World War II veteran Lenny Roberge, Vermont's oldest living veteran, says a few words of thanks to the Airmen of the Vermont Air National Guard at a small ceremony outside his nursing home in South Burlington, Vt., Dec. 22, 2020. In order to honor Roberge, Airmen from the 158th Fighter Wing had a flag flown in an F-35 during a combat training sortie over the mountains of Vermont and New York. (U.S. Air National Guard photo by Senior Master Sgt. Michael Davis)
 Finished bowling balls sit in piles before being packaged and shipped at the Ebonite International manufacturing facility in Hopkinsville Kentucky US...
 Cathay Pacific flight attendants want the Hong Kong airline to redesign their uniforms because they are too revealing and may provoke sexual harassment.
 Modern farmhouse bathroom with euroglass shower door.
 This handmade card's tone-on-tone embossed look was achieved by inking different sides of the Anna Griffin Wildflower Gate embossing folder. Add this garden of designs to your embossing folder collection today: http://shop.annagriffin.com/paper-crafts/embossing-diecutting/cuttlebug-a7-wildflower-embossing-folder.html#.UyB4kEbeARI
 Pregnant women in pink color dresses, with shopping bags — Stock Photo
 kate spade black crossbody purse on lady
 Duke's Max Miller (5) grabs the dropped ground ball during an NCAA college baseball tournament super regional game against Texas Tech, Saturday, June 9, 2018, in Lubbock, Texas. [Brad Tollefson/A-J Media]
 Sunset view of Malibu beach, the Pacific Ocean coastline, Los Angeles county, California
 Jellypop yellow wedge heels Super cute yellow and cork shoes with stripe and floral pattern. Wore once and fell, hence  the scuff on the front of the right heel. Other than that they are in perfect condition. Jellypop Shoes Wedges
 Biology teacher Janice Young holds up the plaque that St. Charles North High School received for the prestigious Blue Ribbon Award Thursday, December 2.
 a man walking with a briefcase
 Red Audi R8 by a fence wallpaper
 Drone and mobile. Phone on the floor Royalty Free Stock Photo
━━━━━━
### Work instructions:
Make an exact transcription of all the records.

### Solution:
World War II veteran Lenny Roberge, Vermont's oldest living veteran, says a few words of thanks to the Airmen of the Vermont Air National Guard at a small ceremony outside his nursing home in South Burlington, Vt., Dec. 22, 2020. In order to honor Roberge, Airmen from the 158th Fighter Wing had a flag flown in an F-35 during a combat training sortie over the mountains of Vermont and New York. (U.S. Air National Guard photo by Senior Master Sgt. Michael Davis)
 Finished bowling balls sit in piles before being packaged and shipped at the Ebonite International manufacturing facility in Hopkinsville Kentucky US...
 Cathay Pacific flight attendants want the Hong Kong airline to redesign their uniforms because they are too revealing and may provoke sexual harassment.
 Modern farmhouse bathroom with euroglass shower door.
 This handmade card's tone-on-tone embossed look was achieved by inking different sides of the Anna Griffin Wildflower Gate embossing folder. Add this garden of designs to your embossing folder collection today: http://shop.annagriffin.com/paper-crafts/embossing-diecutting/cuttlebug-a7-wildflower-embossing-folder.html#.UyB4kEbeARI
 Pregnant women in pink color dresses, with shopping bags — Stock Photo
 kate spade black crossbody purse on lady
 Duke's Max Miller (5) grabs the dropped ground ball during an NCAA college baseball tournament super regional game against Texas Tech, Saturday, June 9, 2018, in Lubbock, Texas. [Brad Tollefson/A-J Media]
 Sunset view of Malibu beach, the Pacific Ocean coastline, Los Angeles county, California
 Jellypop yellow wedge heels Super cute yellow and cork shoes with stripe and floral pattern. Wore once and fell, hence  the scuff on the front of the right heel. Other than that they are in perfect condition. Jellypop Shoes Wedges
 Biology teacher Janice Young holds up the plaque that St. Charles North High School received for the prestigious Blue Ribbon Award Thursday, December 2.
 a man walking with a briefcase
 Red Audi R8 by a fence wallpaper
 Drone and mobile. Phone on the floor Royalty Free Stock Photo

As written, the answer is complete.